I went to the Red Sox game with Chef Walker last night. It was the first baseball game that I paid attention to all year. We ate at the Lower Depths beforehand. The Chef had three plain Jane Fenway franks with tater tots and I had a black bean burger with a salad. He taught me how to keep score manually. When we arrived at his seats in the Friendly Fenway bleachers (three drunken fistfights near us) I took out my pen and scored the game. My aunt, the Yankees fan, says the game of baseball is like watching paint dry. She means to say it is a slow game. The pitcher’s mound is similar to a lava dome rising inside the crater of an active stratovolcano. Stratovolcanos rebuild their own summits. Scientists are watching, and they say the next catastrophic eruption, or home run, is not a question of if but of when. But everybody knows its more likely to happen in a hundred years than it is today.
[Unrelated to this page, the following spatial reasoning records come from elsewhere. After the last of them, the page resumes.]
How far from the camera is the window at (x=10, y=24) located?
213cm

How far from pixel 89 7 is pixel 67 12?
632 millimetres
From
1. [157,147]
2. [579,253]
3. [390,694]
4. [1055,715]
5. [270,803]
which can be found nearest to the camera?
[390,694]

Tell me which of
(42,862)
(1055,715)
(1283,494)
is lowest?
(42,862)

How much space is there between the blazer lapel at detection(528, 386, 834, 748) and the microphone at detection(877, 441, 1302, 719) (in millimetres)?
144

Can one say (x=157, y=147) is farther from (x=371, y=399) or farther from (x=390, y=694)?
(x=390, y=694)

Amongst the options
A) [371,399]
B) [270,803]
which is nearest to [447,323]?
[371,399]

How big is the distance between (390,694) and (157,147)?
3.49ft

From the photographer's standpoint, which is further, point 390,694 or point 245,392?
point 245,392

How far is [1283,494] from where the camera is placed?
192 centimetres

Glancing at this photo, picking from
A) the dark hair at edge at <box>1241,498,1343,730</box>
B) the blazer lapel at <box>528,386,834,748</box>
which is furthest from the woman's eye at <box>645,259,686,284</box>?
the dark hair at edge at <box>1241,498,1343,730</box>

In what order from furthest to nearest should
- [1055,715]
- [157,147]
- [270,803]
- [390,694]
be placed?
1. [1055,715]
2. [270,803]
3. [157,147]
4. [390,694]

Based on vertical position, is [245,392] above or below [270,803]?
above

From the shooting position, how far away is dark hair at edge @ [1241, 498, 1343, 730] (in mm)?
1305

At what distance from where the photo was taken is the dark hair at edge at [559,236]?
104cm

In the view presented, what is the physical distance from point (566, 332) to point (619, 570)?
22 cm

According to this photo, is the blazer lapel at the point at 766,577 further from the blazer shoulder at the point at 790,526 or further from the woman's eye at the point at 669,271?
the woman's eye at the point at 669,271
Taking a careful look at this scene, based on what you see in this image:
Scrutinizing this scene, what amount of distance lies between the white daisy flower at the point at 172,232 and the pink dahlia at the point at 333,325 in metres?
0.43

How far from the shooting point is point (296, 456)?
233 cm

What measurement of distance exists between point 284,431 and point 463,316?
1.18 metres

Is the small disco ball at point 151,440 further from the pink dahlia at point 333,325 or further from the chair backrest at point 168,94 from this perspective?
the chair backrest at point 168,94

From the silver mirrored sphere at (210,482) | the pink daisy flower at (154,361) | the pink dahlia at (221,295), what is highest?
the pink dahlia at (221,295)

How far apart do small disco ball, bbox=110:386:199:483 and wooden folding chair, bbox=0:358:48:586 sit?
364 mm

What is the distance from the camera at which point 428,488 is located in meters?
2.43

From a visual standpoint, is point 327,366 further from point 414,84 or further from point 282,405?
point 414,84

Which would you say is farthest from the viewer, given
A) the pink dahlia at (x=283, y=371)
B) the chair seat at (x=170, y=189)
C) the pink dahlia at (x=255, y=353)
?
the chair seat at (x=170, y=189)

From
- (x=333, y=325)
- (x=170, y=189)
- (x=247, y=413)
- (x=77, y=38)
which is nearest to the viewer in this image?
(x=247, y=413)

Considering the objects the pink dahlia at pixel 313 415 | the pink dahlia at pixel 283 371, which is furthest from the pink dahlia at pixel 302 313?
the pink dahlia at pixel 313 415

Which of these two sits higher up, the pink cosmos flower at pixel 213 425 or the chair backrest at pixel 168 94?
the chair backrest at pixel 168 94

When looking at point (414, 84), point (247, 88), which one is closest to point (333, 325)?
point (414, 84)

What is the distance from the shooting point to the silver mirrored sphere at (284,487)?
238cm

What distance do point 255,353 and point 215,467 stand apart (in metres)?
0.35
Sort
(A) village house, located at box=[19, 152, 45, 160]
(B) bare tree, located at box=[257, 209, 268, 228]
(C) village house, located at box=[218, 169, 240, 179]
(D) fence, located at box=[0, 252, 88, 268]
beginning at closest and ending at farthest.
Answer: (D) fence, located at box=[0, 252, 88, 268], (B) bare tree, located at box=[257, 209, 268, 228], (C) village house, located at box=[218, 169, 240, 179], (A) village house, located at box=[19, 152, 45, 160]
The game moves fast enough that keeping score is a challenge. You’d think five Diet Cokes would be enough caffeine to maintain an accurate strike/ball count. You’d be wrong. I struggled to learn the system and mark down each play. When I messed up, Chef Walker would grab the scorecard and pen, fix it, and call me stupid. This helped motivate me to do better. Every player on the field is assigned a number; when the ball is ripped up the middle to the shortstop, who throws it to first base, that out is recorded as 6-3. A double play, or fielder’s choice, or error, can complicate matters quickly. If a player strikes out swinging it’s a K, looking is a backwards K. In the middle of the fifth, I went to buy the chef a beer and urinate. In line for the men’s room, I had a realization about love. No matter how special I think a woman is / how right she seems to be for me, there will always be hundreds of other men pushing to get at her. Like half-drunk sperms. At least I know how to keep score.


I shy away from competitive games myself. But the games nevertheless must be played.
Snorks, you are the King of all things.
Or like watching grass grow. By the way, Doris wrote a wonderful book about baseball. We’d much rather read such a book than watch a pitchers’ duel!